Second, the average of VEGF-A 121 binding activities of SB15 and US/EU-aflibercept were 100, 96, and 97%, respectively. There was no meaningful difference between SB15 and US/EU-aflibercept and VEGF-A 121 binding activities for all SB15 tested samples which were within the US/EU similarity range (Fig. 5B).

Third, the average of HUVEC anti-proliferation potency of SB15 and US/EU-aflibercept was 102, 97, and 99%, respectively. There was no meaningful difference between SB15 and US/EU-aflibercept and HUVEC anti-proliferation potencies for all SB15 tested samples which were within the US/EU similarity range (Fig. 5C).

Finally, the average of VEGF-A 165 neutralization potency of SB15 and US/EU-aflibercept was 101, 98, and 99%, respectively. There was no meaningful difference between SB15 and US/EU-aflibercept and VEGF-A 165 neutralization potencies for all SB15 tested samples which were within the US/EU similarity range (Fig. 5D).

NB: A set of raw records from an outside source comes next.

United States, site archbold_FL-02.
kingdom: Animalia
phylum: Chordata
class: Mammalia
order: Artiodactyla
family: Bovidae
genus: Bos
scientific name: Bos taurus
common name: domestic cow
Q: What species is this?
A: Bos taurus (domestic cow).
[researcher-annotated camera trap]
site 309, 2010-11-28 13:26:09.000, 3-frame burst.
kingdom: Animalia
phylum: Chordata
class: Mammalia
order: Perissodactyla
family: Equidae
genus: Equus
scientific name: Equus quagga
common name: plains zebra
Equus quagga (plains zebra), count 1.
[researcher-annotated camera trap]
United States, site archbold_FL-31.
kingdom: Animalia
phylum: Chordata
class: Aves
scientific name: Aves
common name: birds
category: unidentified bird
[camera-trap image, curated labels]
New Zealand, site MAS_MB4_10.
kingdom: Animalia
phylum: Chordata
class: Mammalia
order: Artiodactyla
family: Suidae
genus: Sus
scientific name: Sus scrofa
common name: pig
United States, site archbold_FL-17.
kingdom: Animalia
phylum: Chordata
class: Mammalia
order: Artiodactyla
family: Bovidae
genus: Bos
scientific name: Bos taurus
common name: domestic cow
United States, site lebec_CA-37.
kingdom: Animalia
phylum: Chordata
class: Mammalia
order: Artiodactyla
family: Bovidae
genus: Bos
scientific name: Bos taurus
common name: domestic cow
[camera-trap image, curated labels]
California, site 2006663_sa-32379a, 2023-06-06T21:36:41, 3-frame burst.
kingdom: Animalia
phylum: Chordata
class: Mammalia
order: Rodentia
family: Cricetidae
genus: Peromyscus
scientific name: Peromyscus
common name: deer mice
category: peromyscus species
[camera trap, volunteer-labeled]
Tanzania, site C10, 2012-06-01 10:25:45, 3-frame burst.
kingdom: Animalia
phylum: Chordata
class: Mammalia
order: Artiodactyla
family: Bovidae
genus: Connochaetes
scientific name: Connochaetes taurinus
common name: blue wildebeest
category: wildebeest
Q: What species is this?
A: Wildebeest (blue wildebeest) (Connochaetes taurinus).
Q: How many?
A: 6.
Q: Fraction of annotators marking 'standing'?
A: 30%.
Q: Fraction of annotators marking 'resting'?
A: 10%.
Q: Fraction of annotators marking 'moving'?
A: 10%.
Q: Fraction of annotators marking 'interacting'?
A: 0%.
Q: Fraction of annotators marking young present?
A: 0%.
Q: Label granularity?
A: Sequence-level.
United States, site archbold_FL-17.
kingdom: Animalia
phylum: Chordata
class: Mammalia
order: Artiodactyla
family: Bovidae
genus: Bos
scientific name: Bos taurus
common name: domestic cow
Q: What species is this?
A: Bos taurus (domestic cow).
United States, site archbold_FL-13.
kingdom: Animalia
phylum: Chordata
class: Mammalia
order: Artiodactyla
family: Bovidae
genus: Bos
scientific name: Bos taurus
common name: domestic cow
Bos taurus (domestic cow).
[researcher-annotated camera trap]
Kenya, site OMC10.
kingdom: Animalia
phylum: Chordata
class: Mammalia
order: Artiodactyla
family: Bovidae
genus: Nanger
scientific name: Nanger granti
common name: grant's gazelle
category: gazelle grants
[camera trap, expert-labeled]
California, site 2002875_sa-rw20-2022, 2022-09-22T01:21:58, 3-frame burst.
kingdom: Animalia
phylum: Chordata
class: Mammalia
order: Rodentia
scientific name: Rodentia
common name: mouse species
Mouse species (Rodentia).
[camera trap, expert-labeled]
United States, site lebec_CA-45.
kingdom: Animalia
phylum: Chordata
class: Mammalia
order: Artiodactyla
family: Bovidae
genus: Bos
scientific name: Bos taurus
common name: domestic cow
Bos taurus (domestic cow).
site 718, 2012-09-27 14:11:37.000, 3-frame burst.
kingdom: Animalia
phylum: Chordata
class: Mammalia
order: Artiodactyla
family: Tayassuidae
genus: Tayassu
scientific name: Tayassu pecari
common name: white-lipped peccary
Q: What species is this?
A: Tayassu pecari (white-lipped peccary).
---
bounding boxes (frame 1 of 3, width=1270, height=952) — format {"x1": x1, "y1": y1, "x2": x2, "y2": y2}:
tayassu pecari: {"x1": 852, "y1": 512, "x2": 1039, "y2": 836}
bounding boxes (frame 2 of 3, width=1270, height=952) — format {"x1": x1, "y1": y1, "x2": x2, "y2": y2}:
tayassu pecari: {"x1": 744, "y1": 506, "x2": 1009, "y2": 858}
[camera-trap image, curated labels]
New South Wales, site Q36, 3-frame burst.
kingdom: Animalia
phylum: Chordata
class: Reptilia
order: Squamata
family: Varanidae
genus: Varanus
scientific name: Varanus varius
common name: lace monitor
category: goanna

Fc-related bioassay was conducted to evaluate FcRn binding affinity, using SPR. The average of FcRn binding affinity of SB15 and US/EU-aflibercept was 99, 100, and 100%, respectively.

Relative FcRn binding affinities for all SB15 tested samples which were within the US/EU similarity range (Fig. 5E).

Aflibercept is a fusion protein of human VEGF receptor 1 and 2 extracellular domains with an Fc fragment of IgG1 and it can bind to VEGF-A, VEGF-B, and PlGFs.

SPR and ELISA methods were employed in order to assess binding activities of aflibercept (SB15 and RP) to VEGF family ligands such as VEGF-A 189, VEGF-B 167, and PlGFs.

Consequently, there were no meaningful differences between SB15 and US/EU-aflibercept in terms of VEGF family ligands binding activities (VEGF-A 189, VEGF-B 167, PIGF-1, and PlGF-2), respectively (Fig. 6).